>> begin Passage to read

0

I have data in R schools which has 94 variables. Out of which I selected 3 variables in a set for analysis:

schools_set <- data.frame(schools$Schoolname, schools$SchoolGenderID, and School$)

The SchoolGenderID is sorted columnwise (1s and 2s) 1 for male and 2 for female. My question is, how can I replace these 1s and 2s with "Male" and "Female" respectively in the variable schools$SchoolGenderID within the same data frame?

gung - Reinstate Monica
  • 11,583
  • 7
  • 60
  • 79
Imad Ahmad
  • 31
  • 1
  • 5
  • 1
    Your code is incomplete. Can you clarify what you meant? In general, this isn't fully clear. Please add a [reproducible example](https://stackoverflow.com/q/5963269/1217536) for people to work with. – gung - Reinstate Monica Jul 23 '17 at 01:17
  • schools<- data.frame( read.csv("E:AnnualSchoolData.csv", header = TRUE)) schools$SchoolGenderId[schools$SchoolGenderId == "1"]<-"Male" schools$SchoolGenderId[schools$SchoolGenderId == "2"]<-"Female" schools_set<-data.frame(schools$SchoolName,schools$SchoolGenderId,schools$SchoolLevelId) This is the full code. retrieving data from .csv file – Imad Ahmad Jul 23 '17 at 09:54

3 Answers3

0
schools$SchoolGenderID[schools$SchoolGenderID == 1] <- "Male"

>> end Passage to read

▶ **Requirement 1**:
Select every line of the entries that contains the string "shown", treating uppercase and lowercase as distinct.

>> begin Provided records

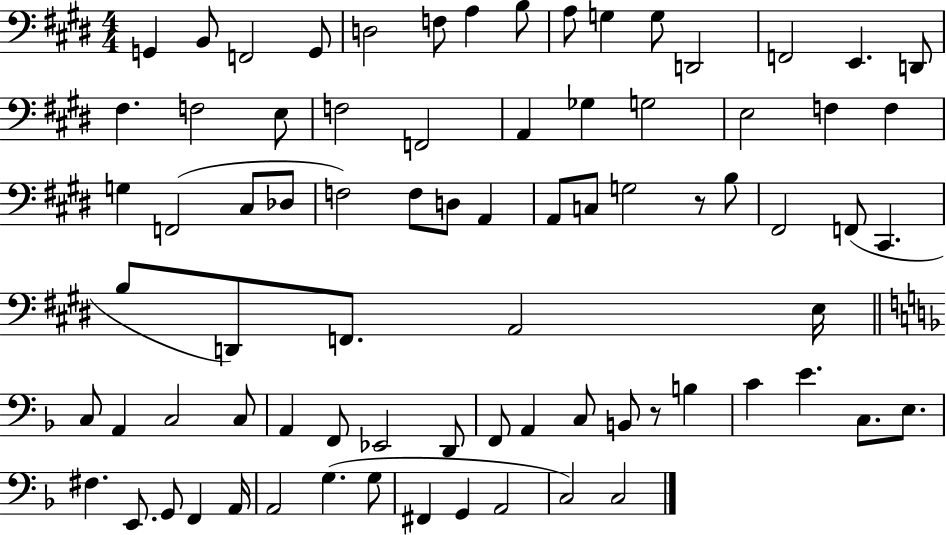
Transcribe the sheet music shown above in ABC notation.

X:1
T:Untitled
M:4/4
L:1/4
K:E
G,, B,,/2 F,,2 G,,/2 D,2 F,/2 A, B,/2 A,/2 G, G,/2 D,,2 F,,2 E,, D,,/2 ^F, F,2 E,/2 F,2 F,,2 A,, _G, G,2 E,2 F, F, G, F,,2 ^C,/2 _D,/2 F,2 F,/2 D,/2 A,, A,,/2 C,/2 G,2 z/2 B,/2 ^F,,2 F,,/2 ^C,, B,/2 D,,/2 F,,/2 A,,2 E,/4 C,/2 A,, C,2 C,/2 A,, F,,/2 _E,,2 D,,/2 F,,/2 A,, C,/2 B,,/2 z/2 B, C E C,/2 E,/2 ^F, E,,/2 G,,/2 F,, A,,/4 A,,2 G, G,/2 ^F,, G,, A,,2 C,2 C,2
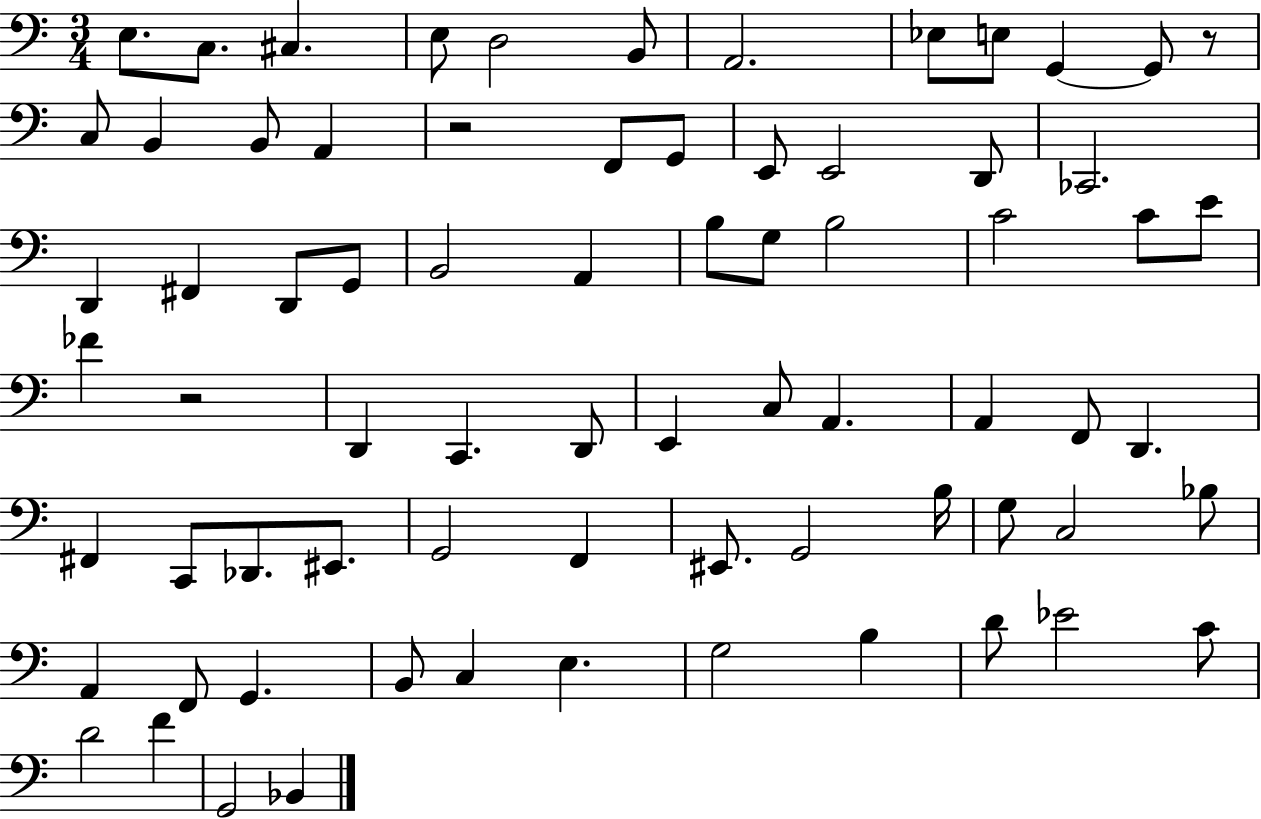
E3/e. C3/e. C#3/q. E3/e D3/h B2/e A2/h. Eb3/e E3/e G2/q G2/e R/e C3/e B2/q B2/e A2/q R/h F2/e G2/e E2/e E2/h D2/e CES2/h. D2/q F#2/q D2/e G2/e B2/h A2/q B3/e G3/e B3/h C4/h C4/e E4/e FES4/q R/h D2/q C2/q. D2/e E2/q C3/e A2/q. A2/q F2/e D2/q. F#2/q C2/e Db2/e. EIS2/e. G2/h F2/q EIS2/e. G2/h B3/s G3/e C3/h Bb3/e A2/q F2/e G2/q. B2/e C3/q E3/q. G3/h B3/q D4/e Eb4/h C4/e D4/h F4/q G2/h Bb2/q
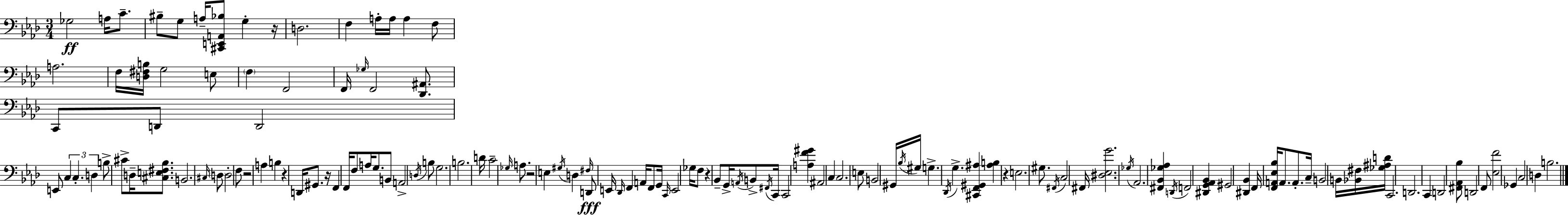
{
  \clef bass
  \numericTimeSignature
  \time 3/4
  \key f \minor
  \repeat volta 2 { ges2\ff a16 c'8.-- | bis8-- g8 a16-- <cis, e, a, bes>8 g4-. r16 | d2. | f4 a16-. a16 a4 f8 | \break a2. | f16 <d fis b>16 g2 e8 | \parenthesize f4 f,2 | f,16 \grace { ges16 } f,2 <des, ais,>8. | \break c,8 d,8 d,2 | e,8 \tuplet 3/2 { c4 c4.-. | d4 } b8-> cis'8-> d16-- <cis e fis bes>8. | b,2. | \break \grace { cis16 } \parenthesize d8 d2-. | f8 r2 a4 | b4 r4 d,16 gis,8. | r16 f,4 f,16 f8 a16 g8. | \break b,8 a,2-> | \acciaccatura { d16 } b8 g2. | b2. | d'16 c'2-- | \break \grace { ges16 } a8. r2 | e4 \acciaccatura { gis16 } d4 \grace { fis16 } d,8\fff | e,16 \grace { des,16 } f,4 a,16 f,8 g,16 \grace { c,16 } e,2 | ges16 f8 r4 | \break bes,8-- g,16-> \acciaccatura { a,16 } b,8-> \acciaccatura { fis,16 } c,16 c,2 | <a f' gis'>4 ais,2 | c4 c2. | e8 | \break b,2 gis,16 \acciaccatura { bes16 } gis16 g4.-> | \acciaccatura { des,16 } g4.-> | <cis, f, gis, ais>4 <ais b>4 r4 | e2. | \break gis8. \acciaccatura { fis,16 } c2 | fis,16 <dis ees g'>2. | \acciaccatura { ges16 } aes,2. | <fis, bes, ges aes>4 \acciaccatura { d,16 } f,2 | \break <dis, g, aes, bes,>4 gis,2 | <dis, bes,>4 f,16 <f, a, ees bes>16 a,8. | a,8.-. c16-- b,2 | b,16 <bes, fis>16 <ges ais d'>16 c,2. | \break d,2. | c,4 d,2 | <fis, aes, bes>8 d,2 | f,8 <ees f'>2 ges,4 | \break c2 d4 | b2. | } \bar "|."
}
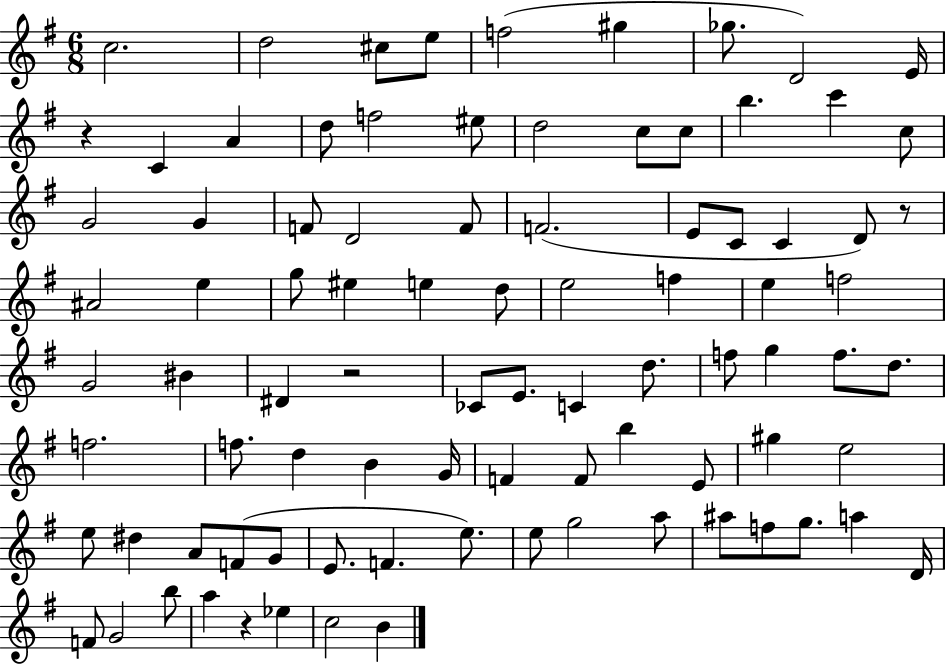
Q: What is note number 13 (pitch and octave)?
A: F5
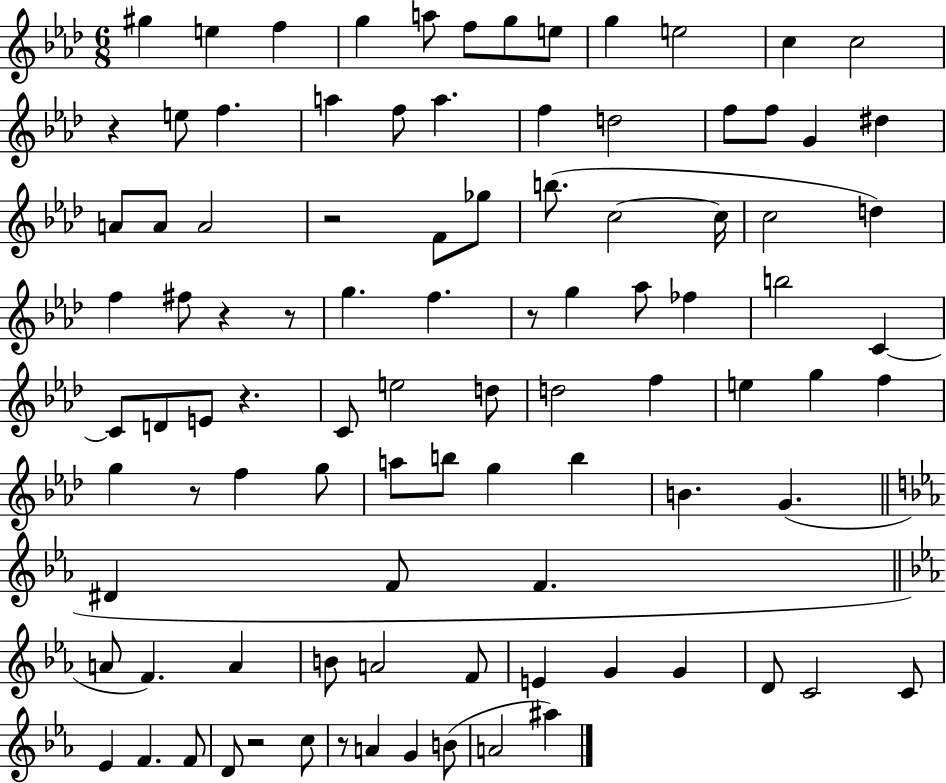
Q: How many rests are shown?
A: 9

>> end Provided records

▶ **Requirement 2**:
Rewrite the paragraph of the thread that begins "The SchoolGenderID is sorted columnwise" in fewer words, keeping its main facts.

▶ **Solution 1**:
Transcribe the sheet music shown above in ABC notation.
Q: How many rests are shown?

▶ **Solution 2**:
SchoolGenderID is sorted by column and holds 1 for male and 2 for female. The question is how to replace these 1s and 2s with "Male" and "Female" in schools$SchoolGenderID within the same data frame.